━━━━━ Supplied records

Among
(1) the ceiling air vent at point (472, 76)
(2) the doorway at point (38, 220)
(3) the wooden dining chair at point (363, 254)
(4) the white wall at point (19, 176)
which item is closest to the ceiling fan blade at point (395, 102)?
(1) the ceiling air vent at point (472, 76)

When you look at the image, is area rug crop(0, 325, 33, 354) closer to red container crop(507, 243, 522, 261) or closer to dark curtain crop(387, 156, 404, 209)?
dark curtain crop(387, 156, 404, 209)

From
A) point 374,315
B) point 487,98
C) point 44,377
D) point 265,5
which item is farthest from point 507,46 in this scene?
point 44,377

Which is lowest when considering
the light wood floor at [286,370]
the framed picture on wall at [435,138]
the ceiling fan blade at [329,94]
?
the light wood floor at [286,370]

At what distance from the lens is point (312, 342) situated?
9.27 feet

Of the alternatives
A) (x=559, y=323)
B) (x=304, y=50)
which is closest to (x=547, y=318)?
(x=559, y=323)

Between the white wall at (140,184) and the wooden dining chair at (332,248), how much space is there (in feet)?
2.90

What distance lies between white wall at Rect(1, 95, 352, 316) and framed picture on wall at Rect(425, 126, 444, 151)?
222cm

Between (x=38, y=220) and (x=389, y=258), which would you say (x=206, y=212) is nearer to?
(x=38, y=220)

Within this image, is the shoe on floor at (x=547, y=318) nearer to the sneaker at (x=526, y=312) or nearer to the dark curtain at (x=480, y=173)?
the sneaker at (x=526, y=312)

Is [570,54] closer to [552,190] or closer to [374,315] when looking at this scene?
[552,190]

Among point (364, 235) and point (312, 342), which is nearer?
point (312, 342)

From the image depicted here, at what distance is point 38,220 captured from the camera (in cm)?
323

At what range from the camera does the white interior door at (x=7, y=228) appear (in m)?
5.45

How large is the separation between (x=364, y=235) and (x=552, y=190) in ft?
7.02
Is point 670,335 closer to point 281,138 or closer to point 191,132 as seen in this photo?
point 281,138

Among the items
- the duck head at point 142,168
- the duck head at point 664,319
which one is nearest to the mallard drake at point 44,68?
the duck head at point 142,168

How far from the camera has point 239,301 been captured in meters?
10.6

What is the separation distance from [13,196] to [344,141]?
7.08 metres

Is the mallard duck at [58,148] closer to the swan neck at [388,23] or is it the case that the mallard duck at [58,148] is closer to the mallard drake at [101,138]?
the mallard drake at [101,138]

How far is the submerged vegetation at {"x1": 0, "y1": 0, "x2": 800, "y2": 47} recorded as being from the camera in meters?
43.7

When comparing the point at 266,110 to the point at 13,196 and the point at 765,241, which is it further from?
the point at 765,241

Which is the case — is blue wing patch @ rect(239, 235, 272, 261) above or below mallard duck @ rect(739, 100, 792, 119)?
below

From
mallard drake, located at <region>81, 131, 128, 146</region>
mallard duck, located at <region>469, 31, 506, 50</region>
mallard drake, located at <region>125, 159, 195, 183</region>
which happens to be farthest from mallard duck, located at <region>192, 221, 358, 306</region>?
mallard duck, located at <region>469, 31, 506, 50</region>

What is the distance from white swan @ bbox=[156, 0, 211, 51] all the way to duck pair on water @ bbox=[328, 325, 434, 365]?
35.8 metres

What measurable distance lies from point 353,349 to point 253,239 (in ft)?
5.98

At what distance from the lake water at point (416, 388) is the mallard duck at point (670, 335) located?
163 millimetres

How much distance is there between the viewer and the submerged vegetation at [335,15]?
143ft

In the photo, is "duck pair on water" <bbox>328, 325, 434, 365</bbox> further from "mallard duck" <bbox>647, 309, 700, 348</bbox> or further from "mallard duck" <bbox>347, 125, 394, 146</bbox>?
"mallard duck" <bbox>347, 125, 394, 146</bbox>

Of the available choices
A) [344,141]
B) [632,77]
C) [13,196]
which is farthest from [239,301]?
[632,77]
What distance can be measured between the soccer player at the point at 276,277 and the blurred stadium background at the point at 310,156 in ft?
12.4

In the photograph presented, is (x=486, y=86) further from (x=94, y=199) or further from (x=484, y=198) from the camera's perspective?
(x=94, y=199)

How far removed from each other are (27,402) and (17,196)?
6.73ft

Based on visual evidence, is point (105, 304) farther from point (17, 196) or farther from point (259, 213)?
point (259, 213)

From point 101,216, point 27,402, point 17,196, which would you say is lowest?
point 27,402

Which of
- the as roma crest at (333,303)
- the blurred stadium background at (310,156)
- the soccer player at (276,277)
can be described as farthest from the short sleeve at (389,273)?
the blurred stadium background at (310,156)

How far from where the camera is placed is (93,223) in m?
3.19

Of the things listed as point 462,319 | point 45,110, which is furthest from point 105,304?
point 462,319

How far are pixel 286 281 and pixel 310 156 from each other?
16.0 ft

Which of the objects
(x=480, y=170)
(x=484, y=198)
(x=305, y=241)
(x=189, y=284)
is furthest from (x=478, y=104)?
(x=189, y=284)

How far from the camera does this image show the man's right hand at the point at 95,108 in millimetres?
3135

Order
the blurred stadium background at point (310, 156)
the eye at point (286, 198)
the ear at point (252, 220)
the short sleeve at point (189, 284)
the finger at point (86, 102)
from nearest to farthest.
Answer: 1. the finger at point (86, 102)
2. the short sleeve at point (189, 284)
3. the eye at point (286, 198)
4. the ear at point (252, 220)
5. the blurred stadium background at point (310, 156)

━━━━━━━━━━

Prompt.
Reproduce all of the material above verbatim, from its first line through its last.

Complete output.
Among
(1) the ceiling air vent at point (472, 76)
(2) the doorway at point (38, 220)
(3) the wooden dining chair at point (363, 254)
(4) the white wall at point (19, 176)
which item is closest to the ceiling fan blade at point (395, 102)?
(1) the ceiling air vent at point (472, 76)

When you look at the image, is area rug crop(0, 325, 33, 354) closer to red container crop(507, 243, 522, 261) or closer to dark curtain crop(387, 156, 404, 209)?
dark curtain crop(387, 156, 404, 209)

From
A) point 374,315
B) point 487,98
C) point 44,377
D) point 265,5
which item is farthest from point 507,46 in this scene?
point 44,377

Which is lowest when considering
the light wood floor at [286,370]
the framed picture on wall at [435,138]
the ceiling fan blade at [329,94]
?
the light wood floor at [286,370]

At what distance from the lens is point (312, 342) situated?
9.27 feet

Of the alternatives
A) (x=559, y=323)
B) (x=304, y=50)
which is closest to (x=547, y=318)?
(x=559, y=323)

Between the white wall at (140,184) and the wooden dining chair at (332,248), how much space is there (in feet)?
2.90

What distance lies between white wall at Rect(1, 95, 352, 316) and framed picture on wall at Rect(425, 126, 444, 151)?
222cm

Between (x=38, y=220) and (x=389, y=258), which would you say (x=206, y=212) is nearer to?
(x=38, y=220)

Within this image, is the shoe on floor at (x=547, y=318) nearer to the sneaker at (x=526, y=312) or nearer to the dark curtain at (x=480, y=173)?
the sneaker at (x=526, y=312)

Is [570,54] closer to [552,190] or closer to [374,315] when looking at this scene?
[552,190]

Among point (364, 235) and point (312, 342), which is nearer?
point (312, 342)

From the image depicted here, at what distance is point 38,220 captured from the camera (in cm)?
323

At what range from the camera does the white interior door at (x=7, y=228) appear (in m)?
5.45

How large is the separation between (x=364, y=235) and (x=552, y=190) in ft?
7.02
Is point 670,335 closer to point 281,138 or closer to point 191,132 as seen in this photo?
point 281,138

Among the items
- the duck head at point 142,168
- the duck head at point 664,319
which one is nearest to the mallard drake at point 44,68?
the duck head at point 142,168

How far from the camera has point 239,301 been captured in meters?
10.6

What is the separation distance from [13,196] to [344,141]?
7.08 metres

Is the mallard duck at [58,148] closer to the swan neck at [388,23] or is it the case that the mallard duck at [58,148] is closer to the mallard drake at [101,138]?
the mallard drake at [101,138]

How far is the submerged vegetation at {"x1": 0, "y1": 0, "x2": 800, "y2": 47} recorded as being from the camera in meters?
43.7

When comparing the point at 266,110 to the point at 13,196 and the point at 765,241, which is it further from?
the point at 765,241

Which is the case — is blue wing patch @ rect(239, 235, 272, 261) above or below mallard duck @ rect(739, 100, 792, 119)?
below

From
mallard drake, located at <region>81, 131, 128, 146</region>
mallard duck, located at <region>469, 31, 506, 50</region>
mallard drake, located at <region>125, 159, 195, 183</region>
which happens to be farthest from mallard duck, located at <region>192, 221, 358, 306</region>?
mallard duck, located at <region>469, 31, 506, 50</region>

What is the distance from white swan @ bbox=[156, 0, 211, 51] all the way to duck pair on water @ bbox=[328, 325, 434, 365]?
35.8 metres

What measurable distance lies from point 353,349 to point 253,239 (in ft)?
5.98

At what distance from the lake water at point (416, 388) is the mallard duck at point (670, 335) located?
163 millimetres

How much distance is there between the viewer and the submerged vegetation at [335,15]?
143ft

In the photo, is "duck pair on water" <bbox>328, 325, 434, 365</bbox> further from "mallard duck" <bbox>647, 309, 700, 348</bbox> or further from "mallard duck" <bbox>347, 125, 394, 146</bbox>?
"mallard duck" <bbox>347, 125, 394, 146</bbox>

Of the available choices
A) [344,141]
B) [632,77]
C) [13,196]
which is farthest from [239,301]?
[632,77]
What distance can be measured between the soccer player at the point at 276,277 and the blurred stadium background at the point at 310,156 in ft?
12.4

In the photograph presented, is (x=486, y=86) further from (x=94, y=199) or further from (x=484, y=198) from the camera's perspective?
(x=94, y=199)

How far removed from each other are (27,402) and (17,196)?
6.73ft

Based on visual evidence, is point (105, 304) farther from point (17, 196) or farther from point (259, 213)?
point (259, 213)

From point 101,216, point 27,402, point 17,196, which would you say is lowest?
point 27,402

Which of
- the as roma crest at (333,303)
- the blurred stadium background at (310,156)
- the soccer player at (276,277)
can be described as farthest from the short sleeve at (389,273)?
the blurred stadium background at (310,156)

How far from where the camera is placed is (93,223) in m?
3.19

Of the things listed as point 462,319 | point 45,110, which is furthest from point 105,304?
point 462,319

How far are pixel 286 281 and pixel 310 156 from each other?
16.0 ft

Which of the objects
(x=480, y=170)
(x=484, y=198)
(x=305, y=241)
(x=189, y=284)
is furthest from (x=478, y=104)?
(x=189, y=284)

How far from the camera does this image show the man's right hand at the point at 95,108 in millimetres?
3135

Order
the blurred stadium background at point (310, 156)
the eye at point (286, 198)
the ear at point (252, 220)
the short sleeve at point (189, 284)
the finger at point (86, 102)
from nearest to farthest.
Answer: 1. the finger at point (86, 102)
2. the short sleeve at point (189, 284)
3. the eye at point (286, 198)
4. the ear at point (252, 220)
5. the blurred stadium background at point (310, 156)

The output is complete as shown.